Além da destruição da área, o produto usado apresenta risco iminente de contaminação dos recursos hídricos

22/06/2026 – No mês que é celebrado o Dia Mundial do Meio Ambiente, com data oficial em 5 de junho, a reportagem do Folha Popular recebeu, no fim tarde de sexta-feira (19), uma denúncia de possível crime ambiental na localidade de Barbeiro, distrito de Ipoema, em Itabira.

Foram enviados diversos registros fotográficos e vídeos de uma grande área de mata nativa, possivelmente desmatada por pulverização química através de drones.

O despejo do material, conforme a denúncia, teve como objetivo limpar a área de mata e transformá-la em pastagem para criação e manejo de bovinos.

A área denunciada está localizada nas coordenadas aproximadas de latitude -19.652615 e longitude -43.446212, apontam as fotografias enviadas para a reportagem.

Além da destruição da área, o produto usado apresenta risco iminente de contaminação dos recursos hídricos, considerando a proximidade das nascentes e a possibilidade de transporte dos resíduos por escoamento superficial, principalmente durante períodos chuvosos.

“A mata atingida tem grande relevância ambiental, estando consolidada há décadas com papel fundamental na proteção de diversas nascentes existentes na região”, diz trecho da denúncia, informando que essas nascentes, conforme georreferenciamento, alimentam cursos d’água que chegam até a barragem de captação, responsável pelo abastecimento hídrico do distrito de Ipoema.

A reportagem fez contato com um homem apontado como proprietário da área de mata preservada destruída.

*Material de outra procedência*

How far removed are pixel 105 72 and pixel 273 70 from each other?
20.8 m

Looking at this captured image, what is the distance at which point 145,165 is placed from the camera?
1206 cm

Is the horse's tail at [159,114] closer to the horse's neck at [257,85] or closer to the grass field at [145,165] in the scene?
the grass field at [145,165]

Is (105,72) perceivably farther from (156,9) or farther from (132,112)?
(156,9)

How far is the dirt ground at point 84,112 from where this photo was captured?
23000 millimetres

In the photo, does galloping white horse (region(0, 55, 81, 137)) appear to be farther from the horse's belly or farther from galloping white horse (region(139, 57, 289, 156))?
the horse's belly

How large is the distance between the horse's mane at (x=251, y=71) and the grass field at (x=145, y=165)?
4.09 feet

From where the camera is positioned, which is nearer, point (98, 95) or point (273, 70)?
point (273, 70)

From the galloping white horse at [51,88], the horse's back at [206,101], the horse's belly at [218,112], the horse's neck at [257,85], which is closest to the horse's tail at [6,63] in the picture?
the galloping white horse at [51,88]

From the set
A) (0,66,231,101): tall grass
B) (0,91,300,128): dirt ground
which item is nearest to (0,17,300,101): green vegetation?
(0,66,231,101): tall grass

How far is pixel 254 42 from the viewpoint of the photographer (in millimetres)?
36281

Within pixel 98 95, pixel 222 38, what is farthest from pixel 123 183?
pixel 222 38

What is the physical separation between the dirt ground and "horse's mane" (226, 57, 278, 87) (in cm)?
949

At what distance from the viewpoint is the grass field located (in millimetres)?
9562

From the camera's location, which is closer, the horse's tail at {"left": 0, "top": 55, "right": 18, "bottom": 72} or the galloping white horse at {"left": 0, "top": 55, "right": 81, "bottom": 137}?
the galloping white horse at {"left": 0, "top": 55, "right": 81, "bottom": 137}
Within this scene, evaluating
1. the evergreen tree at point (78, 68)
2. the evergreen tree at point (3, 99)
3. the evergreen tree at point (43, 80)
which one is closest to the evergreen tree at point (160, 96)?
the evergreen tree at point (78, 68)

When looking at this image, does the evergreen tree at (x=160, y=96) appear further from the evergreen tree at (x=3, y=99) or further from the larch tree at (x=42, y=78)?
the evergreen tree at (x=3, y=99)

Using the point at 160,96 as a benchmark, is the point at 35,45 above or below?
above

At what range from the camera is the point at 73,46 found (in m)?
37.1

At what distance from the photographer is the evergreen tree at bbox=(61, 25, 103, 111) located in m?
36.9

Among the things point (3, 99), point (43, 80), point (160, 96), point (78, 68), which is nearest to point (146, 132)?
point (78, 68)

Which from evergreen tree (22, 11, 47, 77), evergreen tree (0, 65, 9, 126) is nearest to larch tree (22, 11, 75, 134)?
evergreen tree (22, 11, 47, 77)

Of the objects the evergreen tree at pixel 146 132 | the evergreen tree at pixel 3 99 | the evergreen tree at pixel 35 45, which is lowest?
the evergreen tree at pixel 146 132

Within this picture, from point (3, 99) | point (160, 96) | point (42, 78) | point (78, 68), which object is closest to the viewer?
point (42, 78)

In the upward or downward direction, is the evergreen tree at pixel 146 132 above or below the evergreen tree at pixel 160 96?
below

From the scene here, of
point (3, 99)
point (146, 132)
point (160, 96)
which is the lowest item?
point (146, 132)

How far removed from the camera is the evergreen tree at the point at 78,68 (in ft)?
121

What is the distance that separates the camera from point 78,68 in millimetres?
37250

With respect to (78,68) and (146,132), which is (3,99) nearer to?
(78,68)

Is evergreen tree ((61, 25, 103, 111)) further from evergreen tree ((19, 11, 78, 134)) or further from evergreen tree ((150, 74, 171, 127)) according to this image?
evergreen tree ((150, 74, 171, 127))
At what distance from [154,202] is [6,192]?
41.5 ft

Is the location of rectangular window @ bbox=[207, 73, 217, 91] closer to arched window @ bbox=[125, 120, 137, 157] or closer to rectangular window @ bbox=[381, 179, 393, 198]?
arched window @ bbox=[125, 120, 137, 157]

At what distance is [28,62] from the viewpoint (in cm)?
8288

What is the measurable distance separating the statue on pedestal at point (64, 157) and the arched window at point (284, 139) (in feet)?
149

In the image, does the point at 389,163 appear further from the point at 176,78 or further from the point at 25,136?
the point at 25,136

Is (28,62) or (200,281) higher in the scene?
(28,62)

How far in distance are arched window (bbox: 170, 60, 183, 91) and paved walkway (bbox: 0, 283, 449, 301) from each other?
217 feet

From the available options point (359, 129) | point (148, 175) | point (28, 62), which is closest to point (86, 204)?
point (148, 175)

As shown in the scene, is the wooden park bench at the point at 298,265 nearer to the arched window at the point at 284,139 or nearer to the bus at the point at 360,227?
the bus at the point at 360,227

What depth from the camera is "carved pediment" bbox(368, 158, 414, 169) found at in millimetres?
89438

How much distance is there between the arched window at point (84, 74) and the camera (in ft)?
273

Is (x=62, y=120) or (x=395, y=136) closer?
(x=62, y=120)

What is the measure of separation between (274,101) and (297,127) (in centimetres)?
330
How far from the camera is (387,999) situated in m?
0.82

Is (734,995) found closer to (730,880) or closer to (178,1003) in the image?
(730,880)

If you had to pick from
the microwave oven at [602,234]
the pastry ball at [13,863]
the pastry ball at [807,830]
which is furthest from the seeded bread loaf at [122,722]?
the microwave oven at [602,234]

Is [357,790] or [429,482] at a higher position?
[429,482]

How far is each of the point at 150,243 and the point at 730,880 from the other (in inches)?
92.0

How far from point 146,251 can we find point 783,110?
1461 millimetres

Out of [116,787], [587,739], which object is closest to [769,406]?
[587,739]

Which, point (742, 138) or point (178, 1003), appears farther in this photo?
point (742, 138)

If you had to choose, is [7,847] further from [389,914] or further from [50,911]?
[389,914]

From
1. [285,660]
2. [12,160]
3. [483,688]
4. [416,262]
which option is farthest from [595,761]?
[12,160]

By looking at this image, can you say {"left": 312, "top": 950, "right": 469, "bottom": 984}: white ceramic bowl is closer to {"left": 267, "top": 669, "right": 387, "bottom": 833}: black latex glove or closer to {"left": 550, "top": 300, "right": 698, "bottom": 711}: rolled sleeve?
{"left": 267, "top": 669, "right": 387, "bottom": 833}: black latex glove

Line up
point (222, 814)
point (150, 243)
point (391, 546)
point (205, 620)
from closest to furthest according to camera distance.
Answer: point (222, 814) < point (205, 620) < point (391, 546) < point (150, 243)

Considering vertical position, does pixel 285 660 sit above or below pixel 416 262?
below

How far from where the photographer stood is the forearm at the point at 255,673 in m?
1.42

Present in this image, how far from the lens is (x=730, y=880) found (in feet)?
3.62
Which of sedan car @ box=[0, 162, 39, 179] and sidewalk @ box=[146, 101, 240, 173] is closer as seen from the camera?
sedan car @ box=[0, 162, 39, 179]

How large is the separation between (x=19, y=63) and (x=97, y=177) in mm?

As ligações não foram atendidas.

A denúncia enviada ao Folha Popular também foi encaminhada ao Ministério Público, solicitando realização de vistoria técnica e perícia ambiental no local, a identificação dos produtos químicos utilizados na pulverização aérea, a verificação da extensão dos danos causados à vegetação nativa, à fauna, à flora e aos recursos hídricos da região, a apuração da eventual supressão irregular de vegetação nativa e demais infrações ambientais, a adoção das medidas administrativas, cíveis e criminais cabíveis em face dos responsáveis, a análise das fotografias, vídeos, coordenadas geográficas e demais documentos anexados à denúncia e por fim, a notificação do dono da área atingida, para que apresente esclarecimentos sobre os fatos narrados e as atividades realizadas na área.